Will map to the letter b and a segment sequence can be represented as a character sequence of bccbaaabc.

Step C4: the character sequence is randomly masked, and the left side of the table I and the table II shows that the gray area is a masking part, and a part of the character is randomly masked each time. And further carrying out Hash operation on unmasked parts in the masked sub-character sequence, adding one to the numerical value of the sequence corresponding to the operation result, and carrying out an adding operation on the numerical value when a plurality of characters generate the same Hash value collision. The right side of the table I and the table II shows the result table of hash operation of different sequences, and then different sequences are added and subtracted to obtain the discrimination.

Table 1: randomly covering the first two characters

Table 2: random covering for selecting middle two characters

Step C5: if the length of the character sequence is l, the characters at two positions are taken to be randomly covered and Hash operation is required to be carried out at most

After this operation, the mapping operation of the Hash table in step 4 is completed.

Table 3: discrimination solution process

Step C6: using Dist ═ d_far+d_closeThe calculated discriminations were calculated as shown in table 3.

Step C7: and extracting the 10 sub-symbol sequences with the highest discrimination.

Step C8: information entropy of 10 sub-symbol sequences of a calculator on an original data set

If it satisfies

Then the sub-symbol sequence is decoded

And adding the mixture into the Set.

After the initialization of the server is completed, a specific processing flow for receiving the request is shown in fig. 1.

Step D1: and cleaning all data of the original data set, and performing operations such as duplicate removal, normalization, abnormal value processing and the like.

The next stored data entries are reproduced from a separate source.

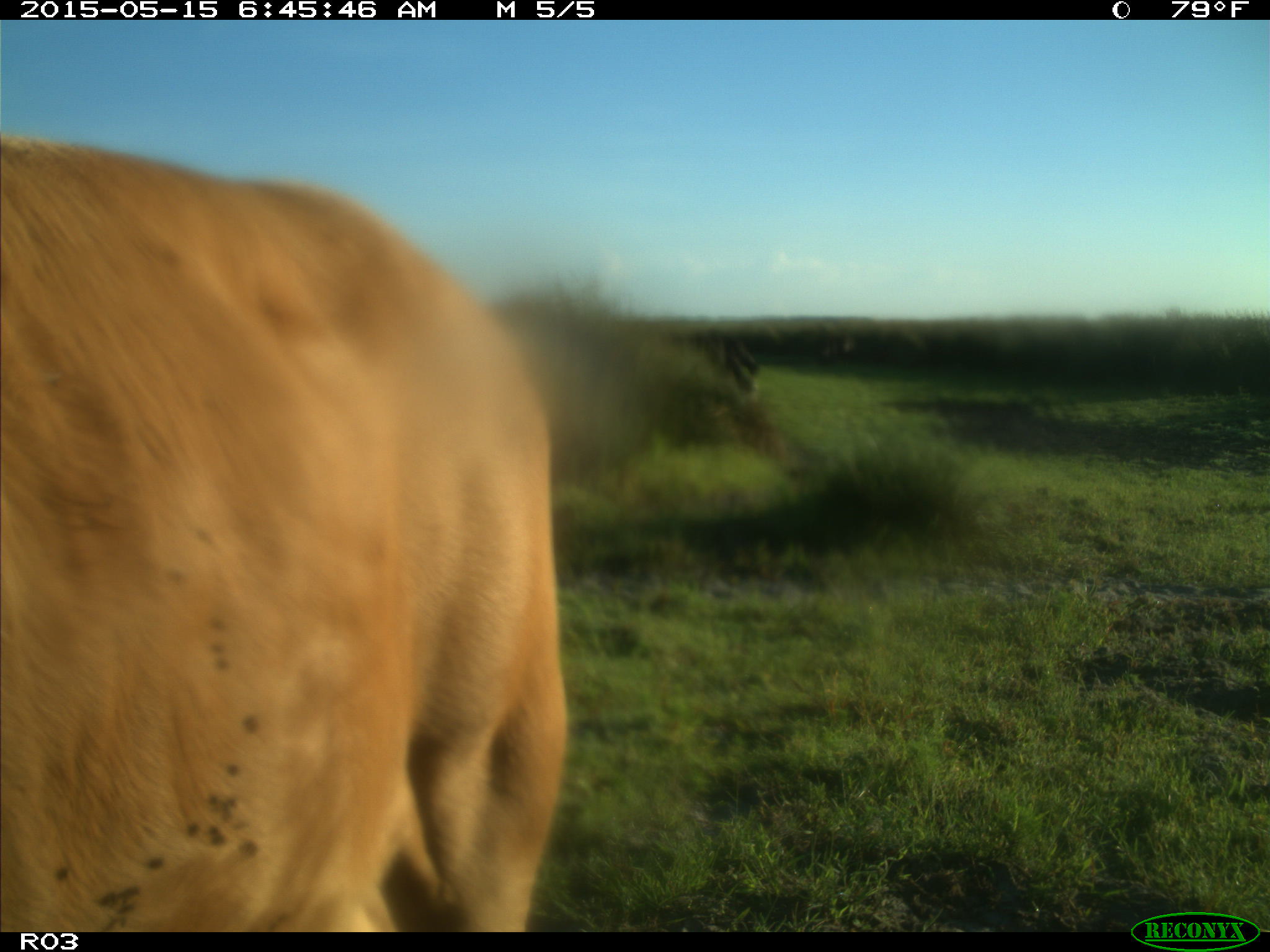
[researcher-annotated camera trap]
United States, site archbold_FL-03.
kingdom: Animalia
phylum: Chordata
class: Mammalia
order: Artiodactyla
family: Bovidae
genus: Bos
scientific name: Bos taurus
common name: domestic cow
Bos taurus (domestic cow).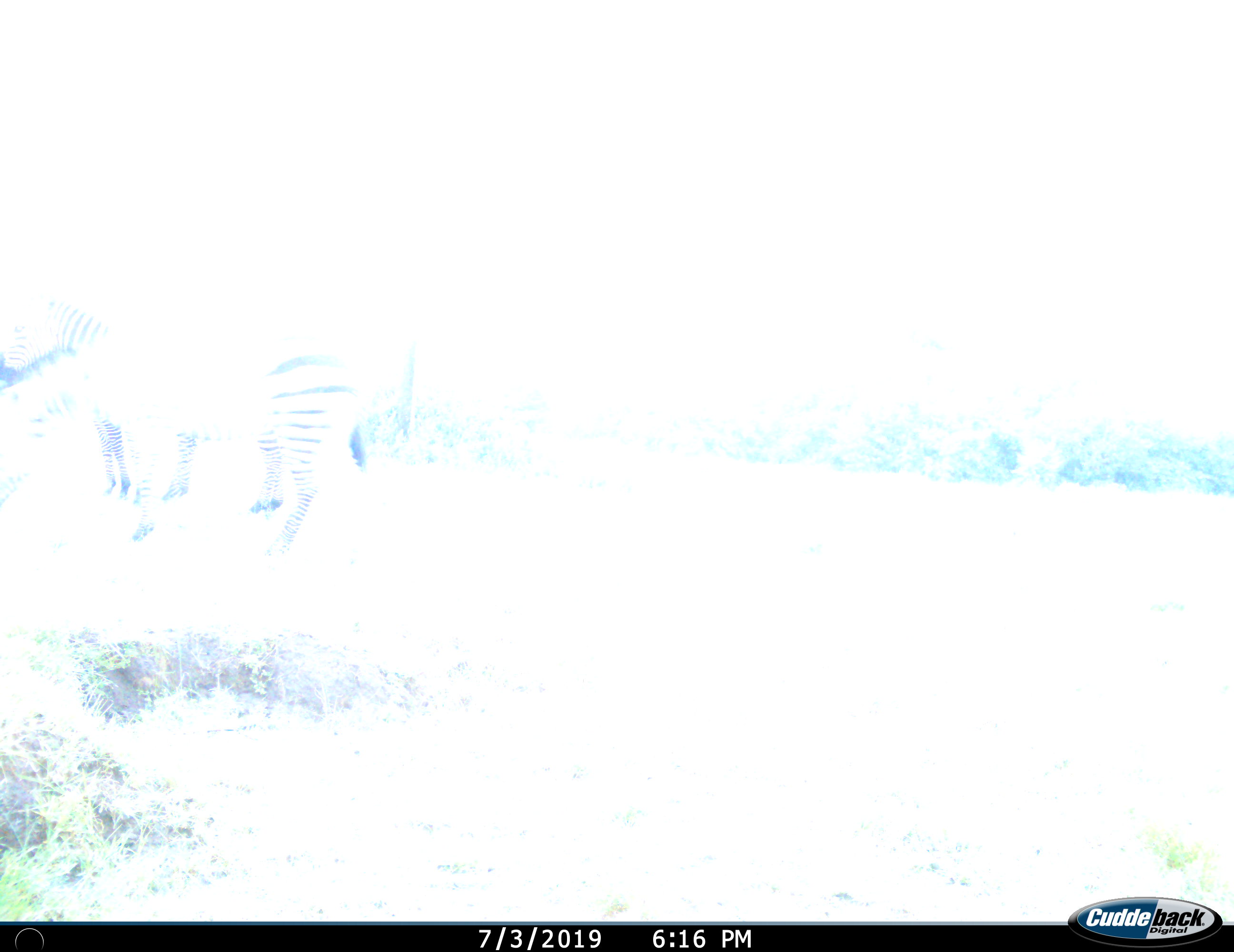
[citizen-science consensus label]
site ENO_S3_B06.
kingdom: Animalia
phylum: Chordata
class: Mammalia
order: Perissodactyla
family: Equidae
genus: Equus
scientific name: Equus quagga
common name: plains zebra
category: zebraplains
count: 2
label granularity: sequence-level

Step D2: cleaning data C ═ C₁,…,c_n) Expressed by PAA segmentation into

Step D3: then the segmented sequence is expressed into a symbol sequence by an SAX method

The value after PAA segmentation treatment satisfies

Is mapped to the letter b and a segment sequence can be represented as a sequence of characters.

Step D4: the symbol sequence is matched with the symbol sequence of a tree formed by the character good sequences in the feature subset from the tree root to the leaf node through a classifier.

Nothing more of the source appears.